» Extract provided

· · · ·

Trump withdrawing US from WHO would be a 'strategic mistake'

DW

Monday, 13 January 2025 (17:13 IST)
Donald Trump is set to pull the United States out of the World Health Organization (WHO) on the first day of his presidency. Experts warn the move would be mutually harmful for both parties.

Trump, who will be inaugurated for a second and final term as US president on January 20, also tried to withdraw from the WHO in July 2020, at the end of his first administration.
 
But fully cutting ties with the WHO couldn't happen overnight due to a long-standing congressional resolution requiring the president to give a year's notice and pay back any outstanding obligations.
 
Because of that timeline, Joe Biden's election to the presidency in 2020 just months after Trump's decree, enabled the Democrat to reverse the decision.
 
Trump's likely move will face no such barriers this time around. On his first day in office, he could give notice of a US withdrawal from the WHO, which would then take effect in January 2026.
 
The US is the biggest source of WHO funding
 
If the US did withdraw from the WHO, it would be a major blow to the organization's budget and its ability to coordinate international health programs and policy.
 
The WHO is a United Nations agency comprised of 196 member countries, which pay into the organization via "assessed contributions" — effectively a membership fee — based on GDP and population figures on a two-year funding cycle.
 
The US accounts for nearly a quarter of these funds, ahead of China, Japan and Germany.
 
Donor-directed or "specified" contributions — where the giver dictates how and where the money is used — account for more than 70% of the total budget.
 
That presents a deep structural problem for the operation of the WHO, according to Gian Luca Burci, a former WHO lawyer now working as a global health law specialist at the Geneva Graduate Institute.
 
"Donors attach a lot of strings, so the WHO becomes very donor-driven," Burci told DW. "The US gets quite a bit in terms of return for relatively little money."
 
"There are many issues that the US attaches a lot of importance to, regardless of who sits in the White House," Burci added, "in particular on health emergencies, on pandemics, on disease outbreaks, but also on getting data of what happens inside countries."
 
The loss of its top financial contributor would leave the WHO with few options to make up the shortfall. Either other member states would need to increase their funding, or its operations budget would need to be stripped back.
 
Leaving the WHO would also hurt the US
 
The relationship between the WHO and Donald Trump began to deteriorate in 2020, when he accused the WHO of being a "puppet of China” during its response to COVID-19.
 
"He continues to rail against China and says that WHO is in the pocket of China, that China influences it," said Lawrence Gostin, a professor of global health law and director of the WHO Collaborating Center on Public Health Law and Human Rights at Georgetown University, US.

· · · ·

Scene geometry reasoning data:
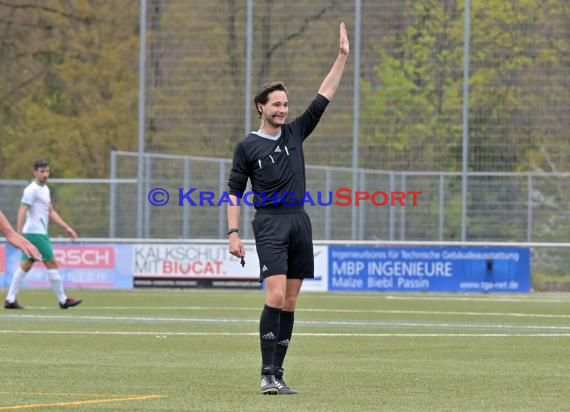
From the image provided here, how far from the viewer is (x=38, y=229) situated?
888 inches

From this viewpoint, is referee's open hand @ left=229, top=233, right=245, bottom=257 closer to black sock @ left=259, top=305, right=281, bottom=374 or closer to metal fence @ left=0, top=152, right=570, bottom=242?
black sock @ left=259, top=305, right=281, bottom=374

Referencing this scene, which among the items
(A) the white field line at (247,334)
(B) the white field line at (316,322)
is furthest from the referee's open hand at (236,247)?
(B) the white field line at (316,322)

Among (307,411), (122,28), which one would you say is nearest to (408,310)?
(307,411)

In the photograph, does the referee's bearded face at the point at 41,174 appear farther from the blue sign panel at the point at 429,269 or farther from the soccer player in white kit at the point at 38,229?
the blue sign panel at the point at 429,269

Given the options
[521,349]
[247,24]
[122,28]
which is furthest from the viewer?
[122,28]

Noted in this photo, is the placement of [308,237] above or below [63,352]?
above

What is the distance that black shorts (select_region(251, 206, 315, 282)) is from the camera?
10523mm

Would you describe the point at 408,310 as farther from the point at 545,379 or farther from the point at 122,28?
the point at 122,28

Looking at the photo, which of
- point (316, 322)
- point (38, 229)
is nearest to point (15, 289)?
point (38, 229)

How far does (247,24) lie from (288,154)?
22.0 m

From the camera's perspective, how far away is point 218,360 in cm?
1303

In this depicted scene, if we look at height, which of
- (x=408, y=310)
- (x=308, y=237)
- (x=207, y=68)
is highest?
(x=207, y=68)

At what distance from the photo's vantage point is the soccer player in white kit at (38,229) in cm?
2194

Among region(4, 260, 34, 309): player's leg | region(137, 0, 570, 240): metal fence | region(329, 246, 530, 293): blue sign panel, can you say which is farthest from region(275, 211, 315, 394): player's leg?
region(137, 0, 570, 240): metal fence
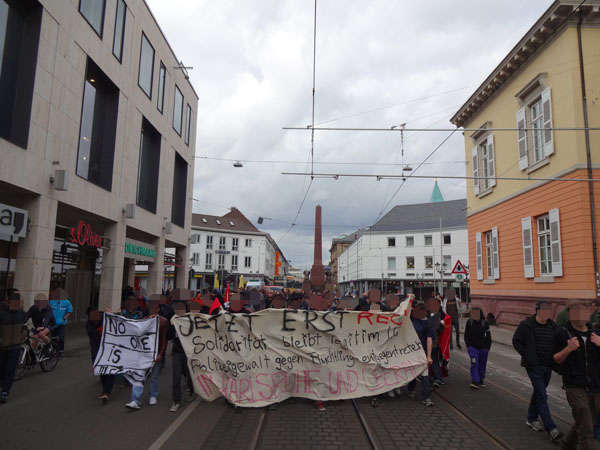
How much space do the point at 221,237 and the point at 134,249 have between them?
49500 millimetres

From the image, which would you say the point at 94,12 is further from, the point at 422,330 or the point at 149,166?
the point at 422,330

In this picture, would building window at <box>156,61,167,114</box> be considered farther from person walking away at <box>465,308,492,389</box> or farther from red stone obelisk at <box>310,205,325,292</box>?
person walking away at <box>465,308,492,389</box>

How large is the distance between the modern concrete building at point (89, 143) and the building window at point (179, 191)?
0.29 ft

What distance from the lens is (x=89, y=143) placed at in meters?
16.5

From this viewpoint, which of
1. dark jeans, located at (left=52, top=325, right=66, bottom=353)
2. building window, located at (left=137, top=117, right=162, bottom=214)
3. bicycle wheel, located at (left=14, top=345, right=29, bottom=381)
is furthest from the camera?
building window, located at (left=137, top=117, right=162, bottom=214)

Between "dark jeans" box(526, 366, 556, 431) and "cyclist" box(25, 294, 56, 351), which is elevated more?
"cyclist" box(25, 294, 56, 351)

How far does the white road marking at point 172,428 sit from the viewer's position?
5.14 metres

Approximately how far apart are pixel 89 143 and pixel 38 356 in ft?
30.9

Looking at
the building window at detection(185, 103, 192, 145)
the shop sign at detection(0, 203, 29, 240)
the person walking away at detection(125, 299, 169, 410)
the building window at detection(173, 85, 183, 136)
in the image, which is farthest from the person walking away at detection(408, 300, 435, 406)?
the building window at detection(185, 103, 192, 145)

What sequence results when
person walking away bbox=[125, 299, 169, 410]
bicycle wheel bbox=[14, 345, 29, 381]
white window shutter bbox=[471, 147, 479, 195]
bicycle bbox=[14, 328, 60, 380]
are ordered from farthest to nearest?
white window shutter bbox=[471, 147, 479, 195] < bicycle bbox=[14, 328, 60, 380] < bicycle wheel bbox=[14, 345, 29, 381] < person walking away bbox=[125, 299, 169, 410]

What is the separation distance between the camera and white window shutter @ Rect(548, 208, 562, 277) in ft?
50.9

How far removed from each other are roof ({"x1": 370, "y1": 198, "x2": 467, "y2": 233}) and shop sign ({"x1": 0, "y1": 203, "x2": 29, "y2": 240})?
51.5 m

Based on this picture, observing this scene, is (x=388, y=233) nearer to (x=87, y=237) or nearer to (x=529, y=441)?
(x=87, y=237)

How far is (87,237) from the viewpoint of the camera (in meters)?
15.7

· · · ·

» Tasks
• A. What share of the WHO's assessed contributions does the US account for, according to the article on the US leaving the WHO?
• B. Extend the article on the US leaving the WHO, picking up after its last sentence.
The items stand apart from the article and are not connected to it.

» Solved tasks
• A. Nearly a quarter of these funds.

• B.
Gostin said exiting the WHO would be an "own goal" for the US and would come at the cost of the "enormous influence" the country has in global health.
 
"I think it would be deeply adverse to US national security interests. It would open the door to the Russian Federation, China and others. That might also be true with the BRICS: South Africa, India, Mexico," Gostin told DW.
 
Leaving the WHO would increase health risks of disease outbreaks
 
Withdrawal would also make the world a less healthy and safe place. Isolating itself from the global health community would put the US at a protective disadvantage during disease outbreaks.
 
"There are many things the United States can do alone, but preventing novel pathogens from crossing our borders simply is not one of them," Gostin said.
 
He points to the current concerns around H5N1 avian influenza in the US: "We're not going to have access to the scientific information that we need to be able to fight this because avian influenza is a globally circulating pathogen."
 
"WHO has an influenza hub where it monitors all the strains around the world. [The US Centers for Disease Control and Prevention] is a very close partner and we use those data to develop vaccines and therapeutics. We'd be flying blind," Gostin said.
 
Threat could force more change, and US win
 
Trump's withdrawing the US from the WHO would certainly transform  the US-WHO relationship, but it wouldn't necessarily end it.
 
Burci is open-minded about what that future relationship could look like.He suggests the US could act like non-governmental organizations and charities by making voluntary contributions to programs it ideologically supports.
 
"[They] may continue to fund some projects [and] activities so it's possible that the WHO would not lose the entirety of the US contribution," Burci said.
 
Trump also casts himself as a dealmaker president, so he could use the withdrawal as a stick to force US-endorsed reforms in Geneva.
 
The WHO's performance in a modern world has long been criticized, and not just by the US. However Gostin notes some reforms have begun in the wake of its handling of COVID-19.
 
While WHO's "transformation agenda" has also been in place for nearly eight years, Trump may be able to further strong-arm change.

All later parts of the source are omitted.